Reya blickte zerknirscht auf ihren Teller und ließ entmutigt die Schultern sinken. Dann zwang sie sich ein paar Bissen herunter, was Lydia wohl mit zufriedenem Gesichtsausdruck zur Kenntnis nahm. Offenbar war auch Lydia Reyas Gewichtsverlust in den letzten Wochen nicht verborgen geblieben, denn der besorgte Unterton ihrer Worte schien keinem am Tisch entgangen zu sein. Immerhin schien Reya ihre spitze Zunge allmählich wiederzufinden, was ich - auch wenn es auf meine Kosten ging - freudig zur Kenntnis nahm. Ein erster Schritt in die richtige Richtung.

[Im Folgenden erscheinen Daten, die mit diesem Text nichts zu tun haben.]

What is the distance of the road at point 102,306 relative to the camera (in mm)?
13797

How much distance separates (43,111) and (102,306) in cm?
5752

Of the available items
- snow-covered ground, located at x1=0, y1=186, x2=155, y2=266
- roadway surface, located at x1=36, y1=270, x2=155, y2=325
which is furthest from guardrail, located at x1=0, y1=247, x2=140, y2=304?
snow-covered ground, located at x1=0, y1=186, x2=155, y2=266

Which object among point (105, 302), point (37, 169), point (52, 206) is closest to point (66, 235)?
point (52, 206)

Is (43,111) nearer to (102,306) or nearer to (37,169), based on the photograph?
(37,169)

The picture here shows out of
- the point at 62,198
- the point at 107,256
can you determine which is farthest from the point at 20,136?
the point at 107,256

Nachdem Julian und ich letzte Nacht von seiner Mutter im Poolhaus erwischt worden waren, hatten wir die Nacht im Anwesen der Wrights verbracht. Julians Kinderzimmer hatte mich überrascht. Statt Poster, Spielkonsolen oder anderem Teeniekram fand ich mich in einem schlichten, blau gestrichenen Zimmer mit Bücherregalen und Kampfsporttrophäen wieder. Nun ja, was war jedoch auch anderes von jemandem zu erwarten, der sich mit neunundzwanzig Jahren schon einen Professor nennen durfte?

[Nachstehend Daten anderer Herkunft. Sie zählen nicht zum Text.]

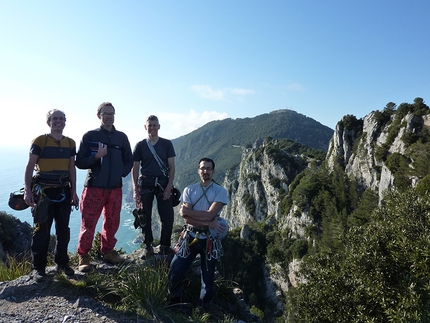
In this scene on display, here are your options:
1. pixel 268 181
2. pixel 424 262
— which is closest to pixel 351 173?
pixel 268 181

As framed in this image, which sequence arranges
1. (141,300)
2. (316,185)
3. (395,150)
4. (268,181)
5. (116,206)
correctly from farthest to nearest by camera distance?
1. (268,181)
2. (316,185)
3. (395,150)
4. (116,206)
5. (141,300)

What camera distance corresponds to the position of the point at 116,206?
511 cm

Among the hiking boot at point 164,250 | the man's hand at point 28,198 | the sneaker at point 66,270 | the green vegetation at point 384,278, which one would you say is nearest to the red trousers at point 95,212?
the sneaker at point 66,270

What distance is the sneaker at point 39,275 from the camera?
431cm

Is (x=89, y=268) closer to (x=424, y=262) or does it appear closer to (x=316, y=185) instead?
(x=424, y=262)

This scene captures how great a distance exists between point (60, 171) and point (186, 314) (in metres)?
3.09

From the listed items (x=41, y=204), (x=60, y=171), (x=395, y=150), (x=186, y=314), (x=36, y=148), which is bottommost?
(x=186, y=314)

Das restliche Frühstück verlief relativ ruhig und ereignislos. Julian und Reya schienen ihr Kriegsbeil Lydia zuliebe begraben zu haben. Dennoch lag eine Anspannung in der Luft, die mit Händen förmlich zu greifen war. Eine Anspannung, die der Tatsache geschuldet war, dass Julian und mir noch ein Gespräch bevorstand. Ein Gespräch, das gleichermaßen peinlich wie auch unangenehm sein würde. Während des gesamten Frühstücks zerbrach ich mir den Kopf darüber, was Lydia wohl besprechen wollte. Julian hingegen wirkte völlig tiefenentspannt, als hätte seine Mutter uns nicht mitten in der Nacht in ihrem Poolhaus erwischt, womit wir uns sicherlich eine saftige Gardinenpredigt einhandelten.